Big data and new technologies to do survey research. These were in my view the two themes of the 2014 AAPOR conference. The conference organisation tried to push the theme ‘Measurement and the role of pubic opinion in a democracy’, but I don't think the theme was really reflected in the talks at the conference. Or perhaps I have missed those talks, the conference was huge as always (> 1000 participants).
The profession of survey research is surely changing. Mick Couper last year argued that the ‘sky wasn’t falling’ on survey research, but it is evolving. Big data may potentially replace parts of survey research, especially if we don't adapt to new technologies (mobile), and learn to use some of the data that are now found everywhere. Big data and survey research in fact have the same basic goal. To extract meaningful information out of datasets (big data) or people (survey research), and use that to inform policy making.
Big data can certainly be useful for policy-making. Out of the 10 or so presentations that I have seen at AAPOR, most were however just talking about potential possibilities over using big data to inform policy makers.

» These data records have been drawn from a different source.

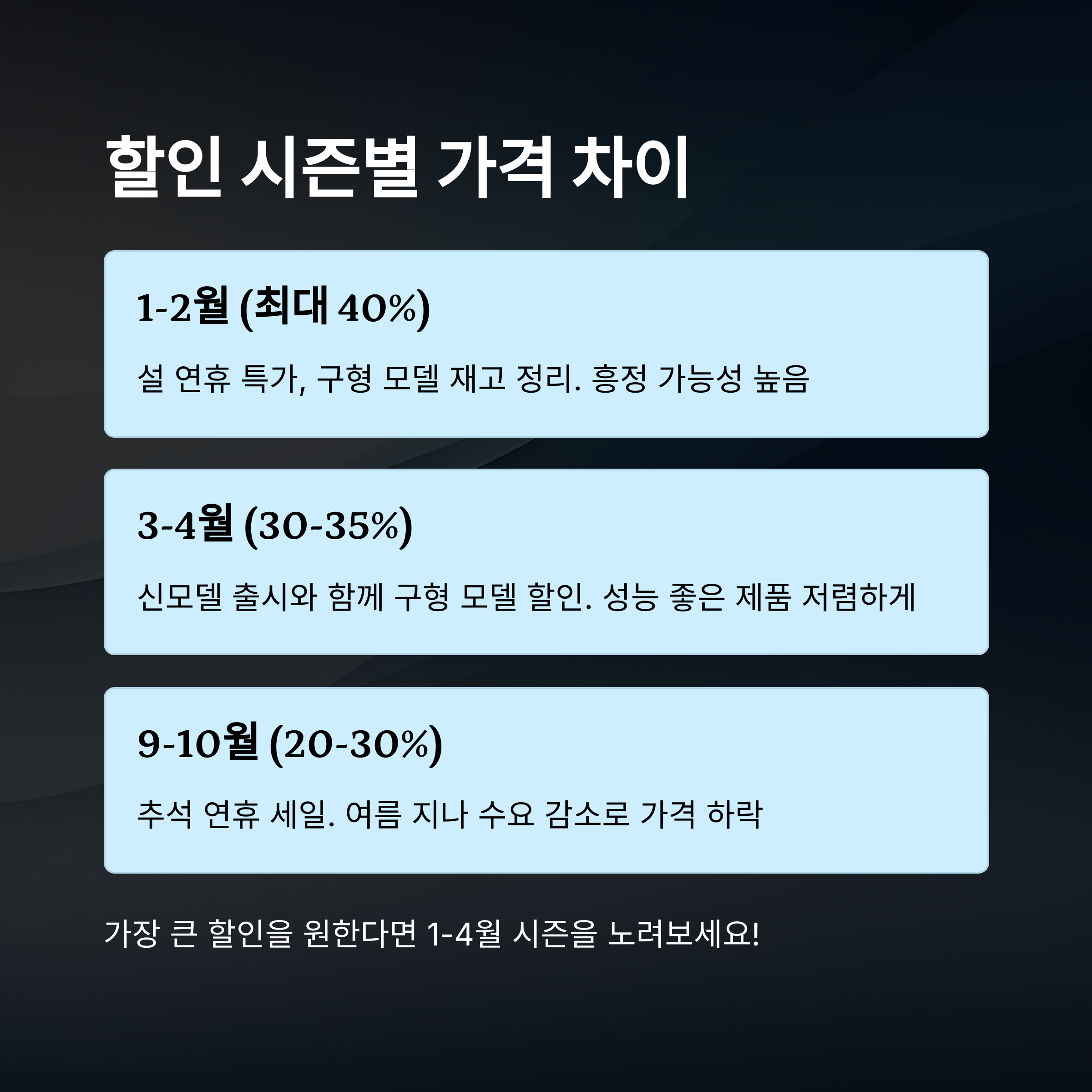 할인 시즌별 가격 차이

1-2월 (최대 40%)

설 연휴 특가, 구형 모델 재고 정리. 흥정 가능성 높음

3-4월 (30-35%)

신모델 출시와 함께 구형 모델 할인. 성능 좋은 제품 저렴하게

9-10월 (20-30%)

추석 연휴 세일. 여름 지나 수요 감소로 가격 하락

가장 큰 할인을 원한다면 1-4월 시즌을 노려보세요!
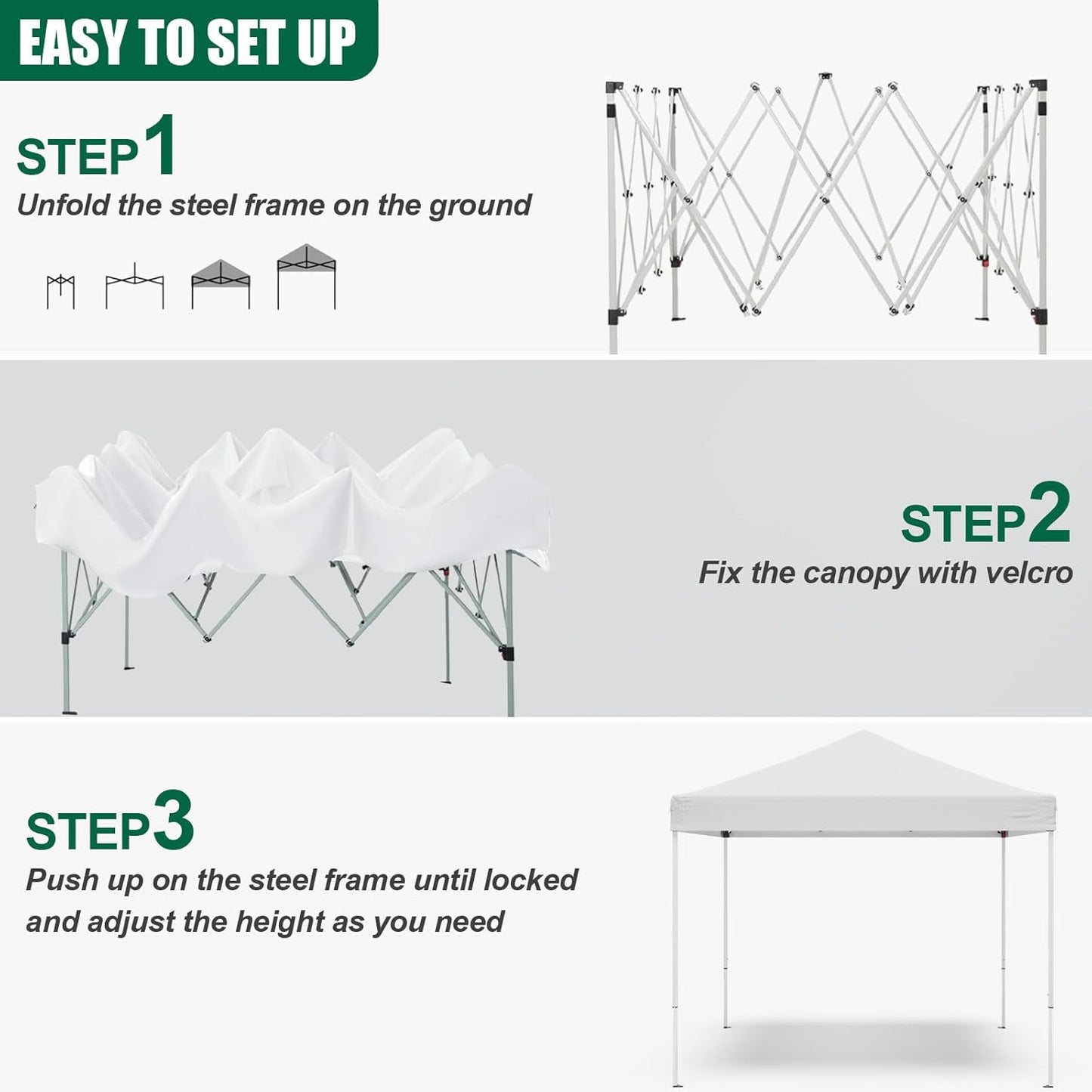 EASY TO SET UP

STEP1
Unfold the steel frame on the ground

STEP2
Fix the canopy with velcro

STEP3
Push up on the steel frame until locked and adjust the height as you need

What was in my opinion missing at AAPOR were good case studies that showed how big data can replace survey research and provide valid inferences. I have seen many good earlier examples when it comes to predictions at the level of an individual using big data. When Amazon tries to recommend me books that relate to a book I have previously bought, I find these useful and accurate predictions of what I really like. In politics, voter registration records data can help politicians target likely voters for their party, as the 2012 Obama campaign showed.

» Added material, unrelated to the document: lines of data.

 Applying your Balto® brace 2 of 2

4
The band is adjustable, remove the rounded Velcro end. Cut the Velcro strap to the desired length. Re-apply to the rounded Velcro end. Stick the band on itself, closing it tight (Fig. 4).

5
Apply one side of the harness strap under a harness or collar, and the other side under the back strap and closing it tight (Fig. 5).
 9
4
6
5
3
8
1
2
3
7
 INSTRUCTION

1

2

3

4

But when it comes to aggregating big data to the level of the population, big data is often in trouble (the Obama election campaign is an outlier here, as they collect data on the whole population). Survey research has relied on the principle of random sampling from the population to draw inferences, but for big data, coverage and nonresponse errors are often unknown and unestimatible for the convenience samples that big data ususally are. Paul Biemer made this point in an excellent talk.

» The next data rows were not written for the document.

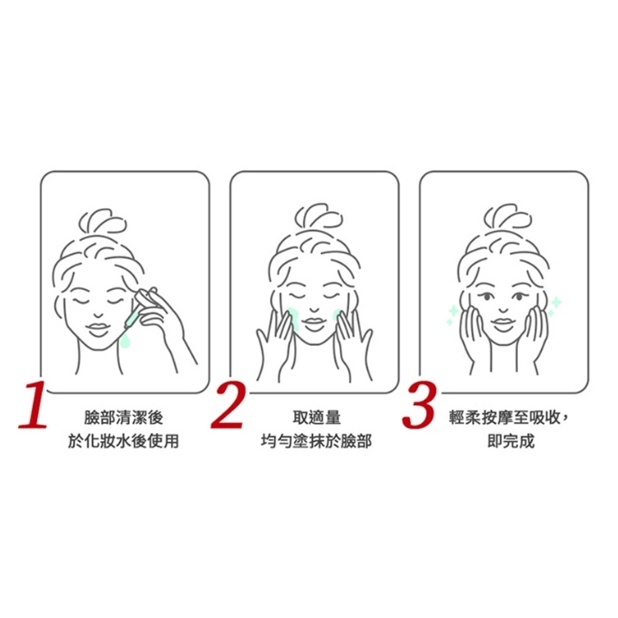 1
臉部清潔後
於化妝水後使用

2
取適量
均勻塗抹於臉部

3
輕柔按摩至吸收，
即完成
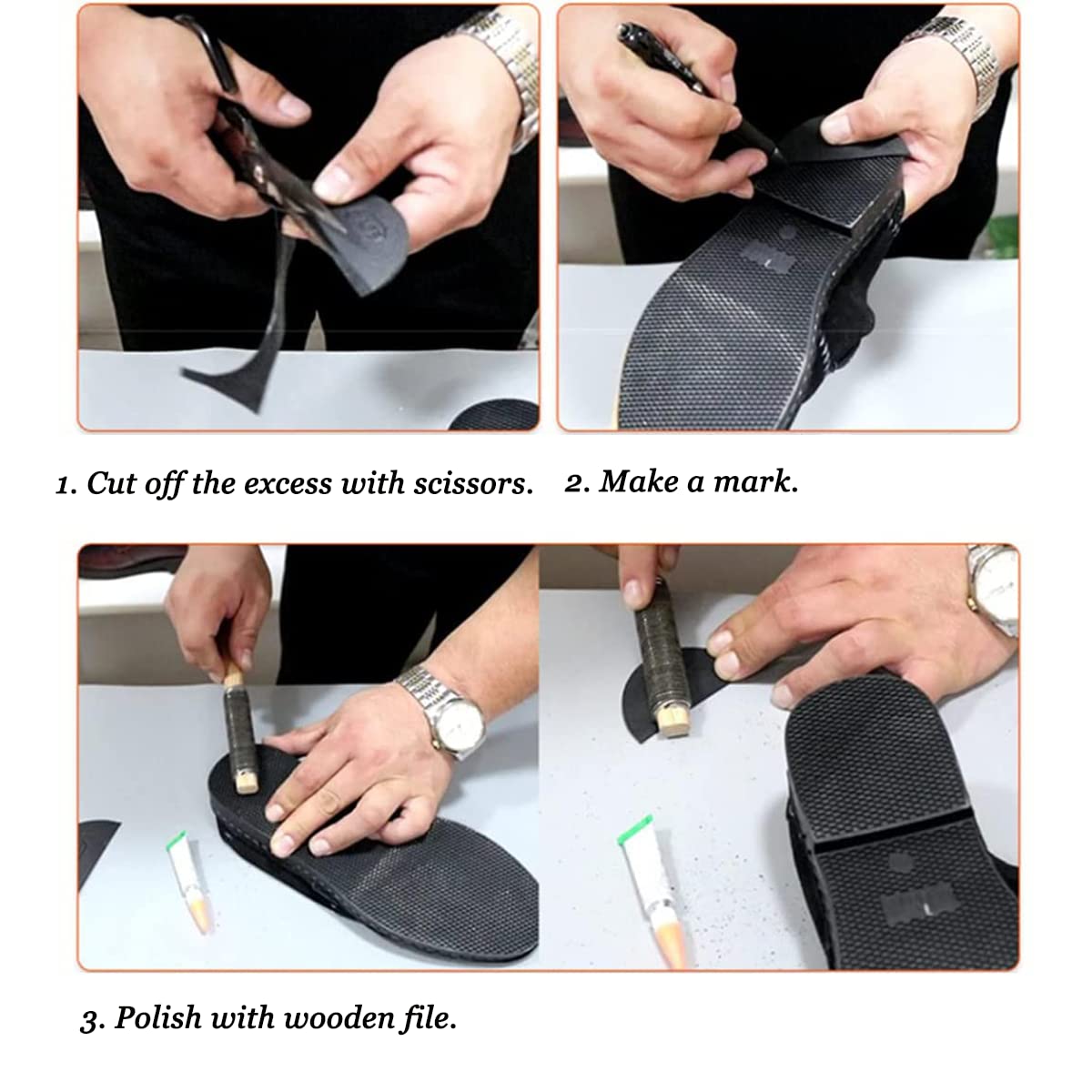 1. Cut off the excess with scissors.

2. Make a mark.

3. Polish with wooden file.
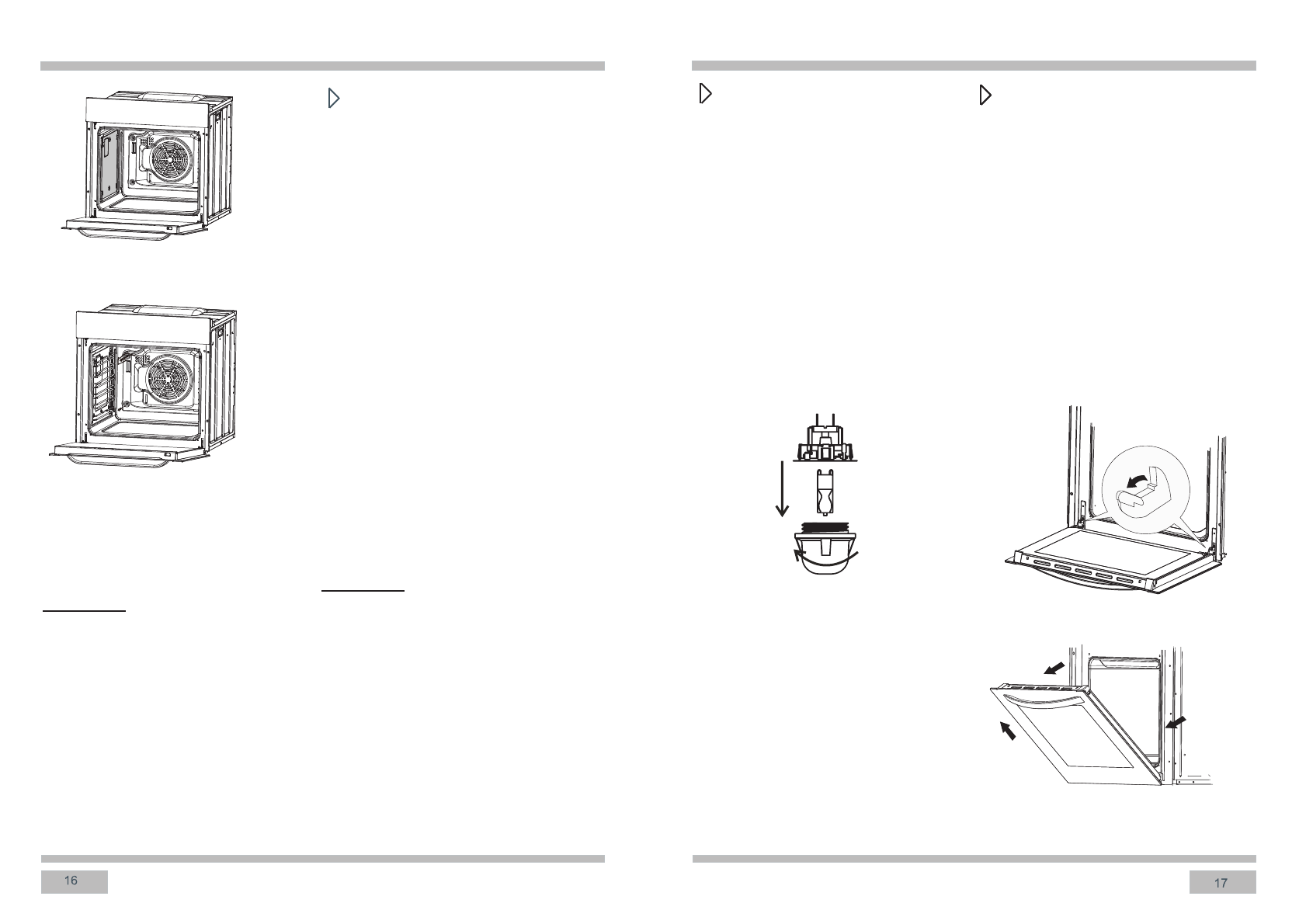 16

17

Most of the other big data presentations at AAPOR to me were either in the category ‘bar talk’ - anecdotes without a scientific empirical strategy - or just talked about the potential of big data. And don’t get me wrong: I do think that big data are very useful, especially if they cover a late proportion of the population (e.g. voter records), or if the goals is prediction at the level of an individual.
The other conference theme seemed to be mobile surveys. With Vera Toepoel, I gave a presentation on this topic, which may be the topic of a next blogpost. Here, I think survey researchers are much better equipped to deal with the challenge mobile devices pose. I saw many excellent presentations on questionnaire design for mobile surveys, and selection bias.
Finally, this is just my conference take-away. Some other bloggers (here here) seem to have a slightly different view on the conference. Probably this is due to the fact I have only seen 1 out of the 8 presentations given at any time. So be sure to check their posts out if you want to know more about the conference.